TASK TO COMPLETE.
Going line by line through the records below, count those with the word "States" and give only the count.

DATASET.
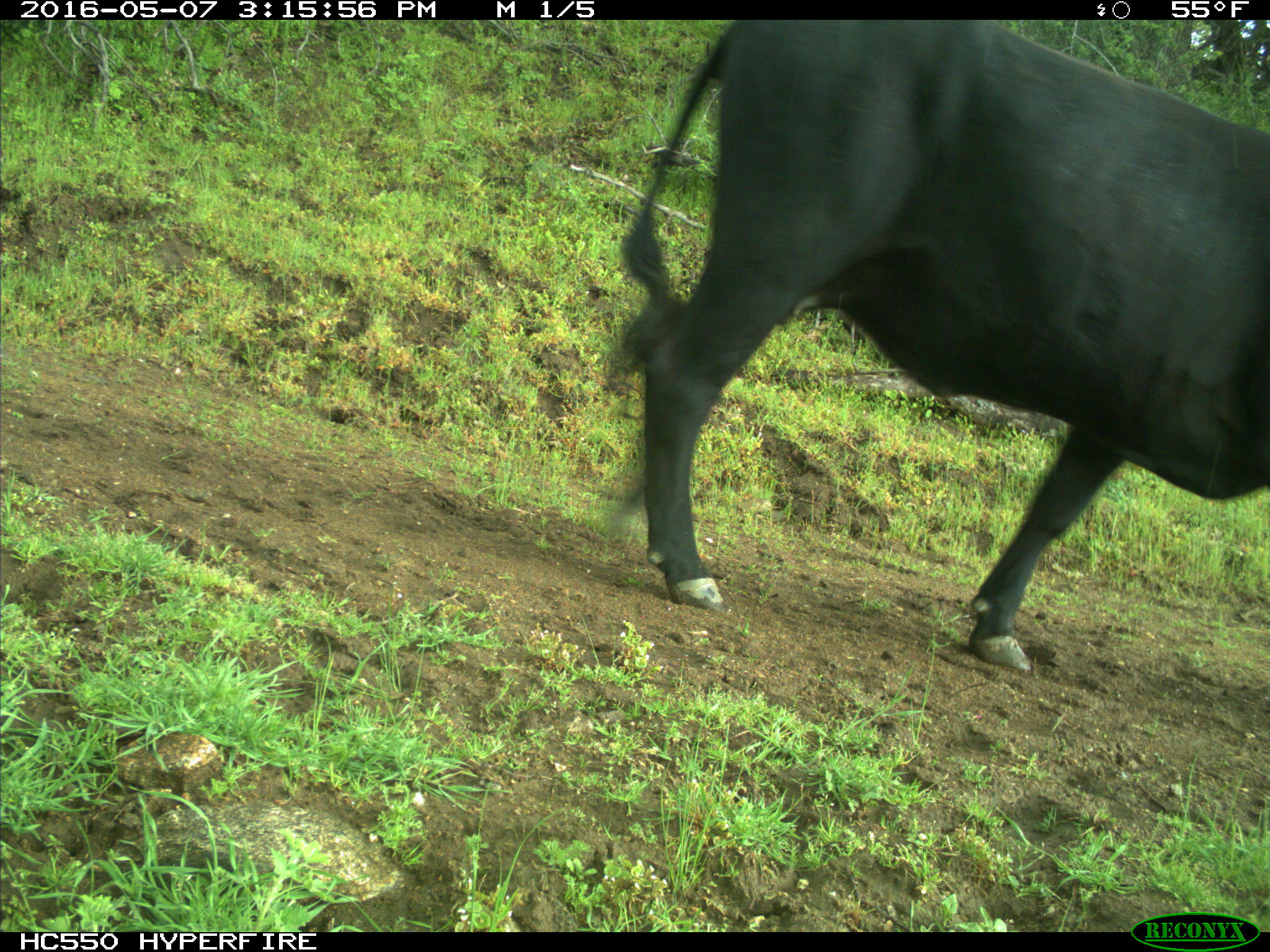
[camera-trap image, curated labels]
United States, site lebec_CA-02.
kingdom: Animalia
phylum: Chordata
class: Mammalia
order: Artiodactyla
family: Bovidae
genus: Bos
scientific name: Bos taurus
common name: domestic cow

--

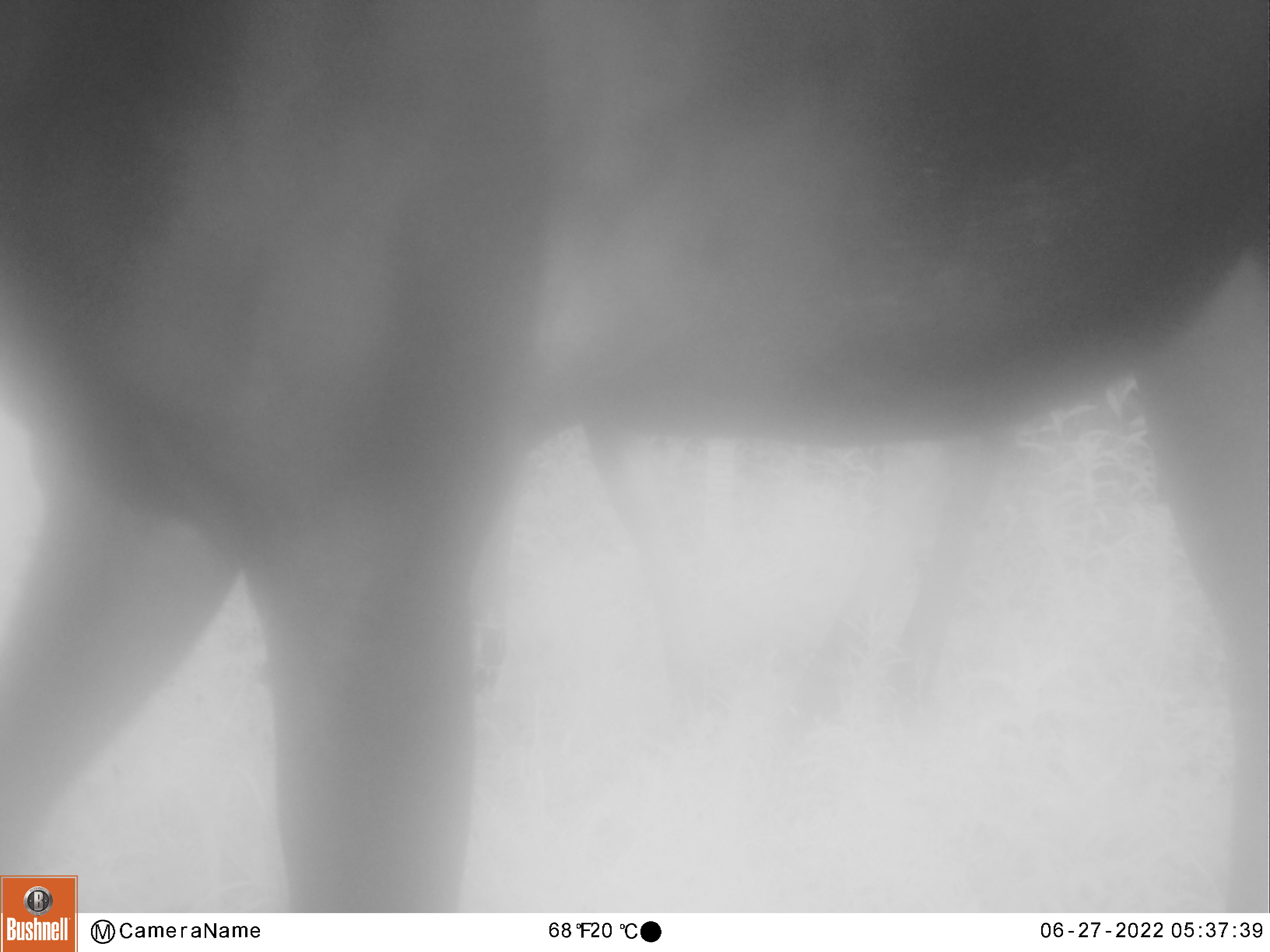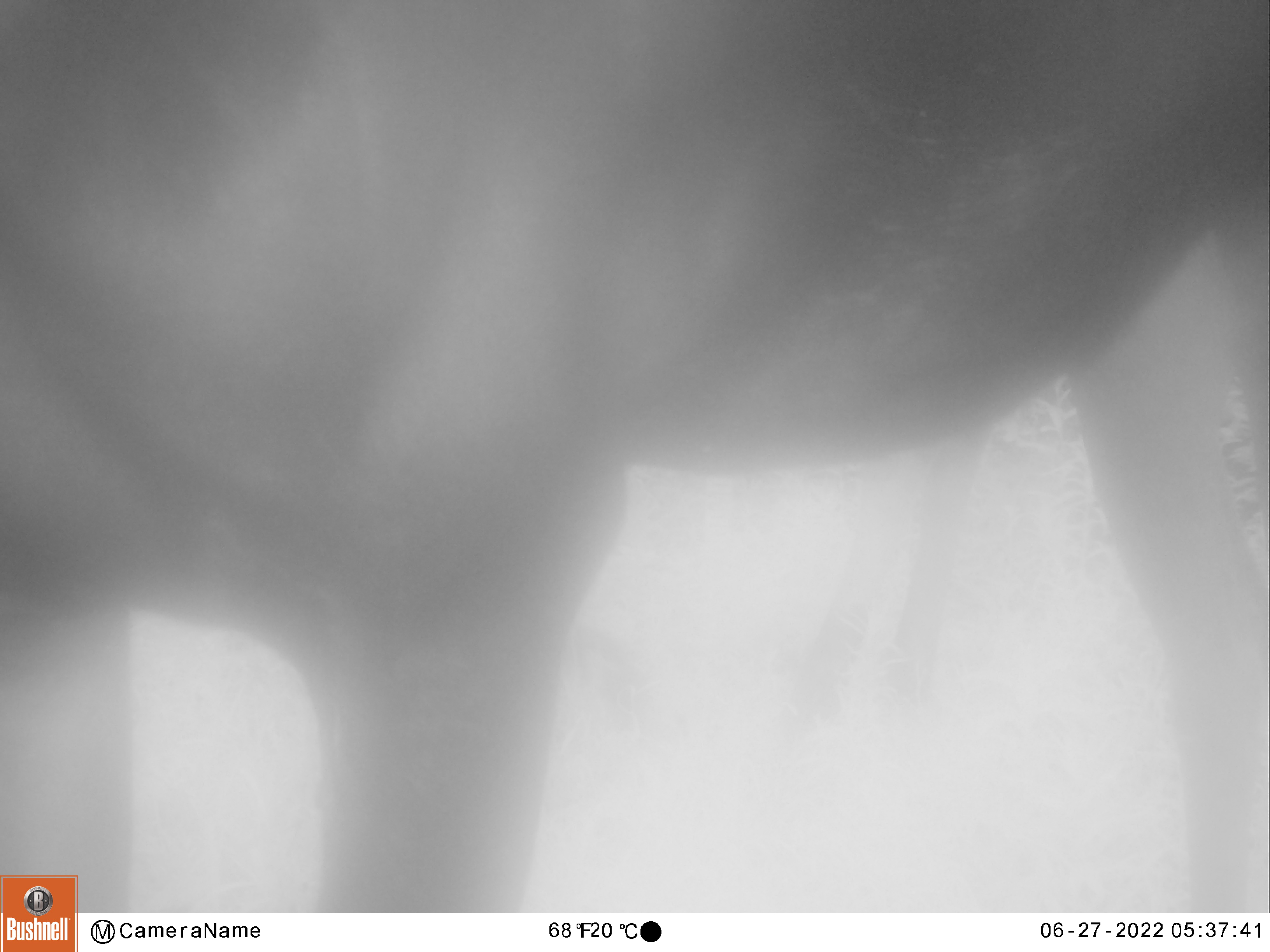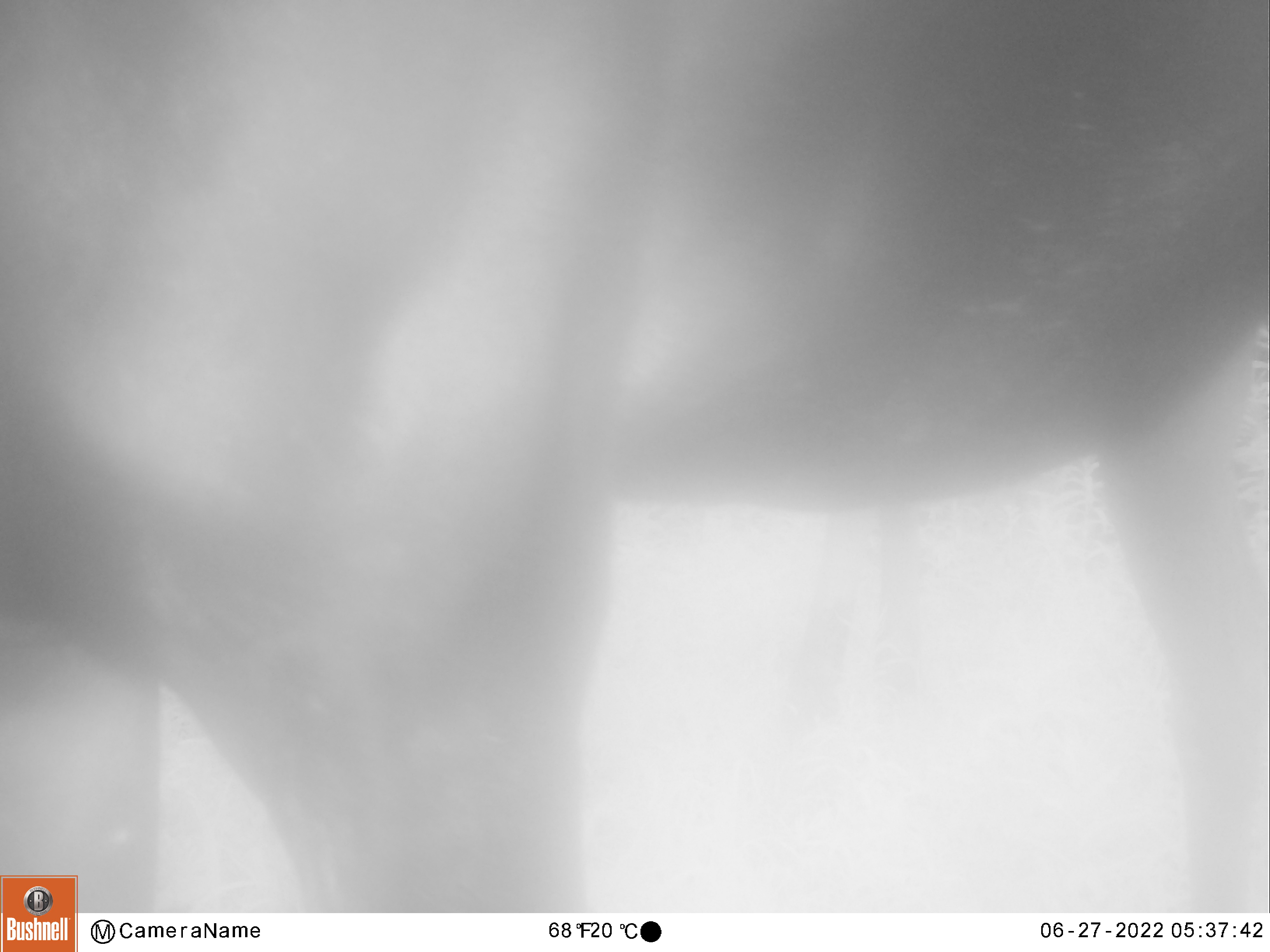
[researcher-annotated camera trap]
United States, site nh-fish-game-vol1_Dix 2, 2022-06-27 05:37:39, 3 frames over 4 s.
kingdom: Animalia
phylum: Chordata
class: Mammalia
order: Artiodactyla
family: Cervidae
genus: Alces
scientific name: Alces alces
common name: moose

ANSWER BOX.
2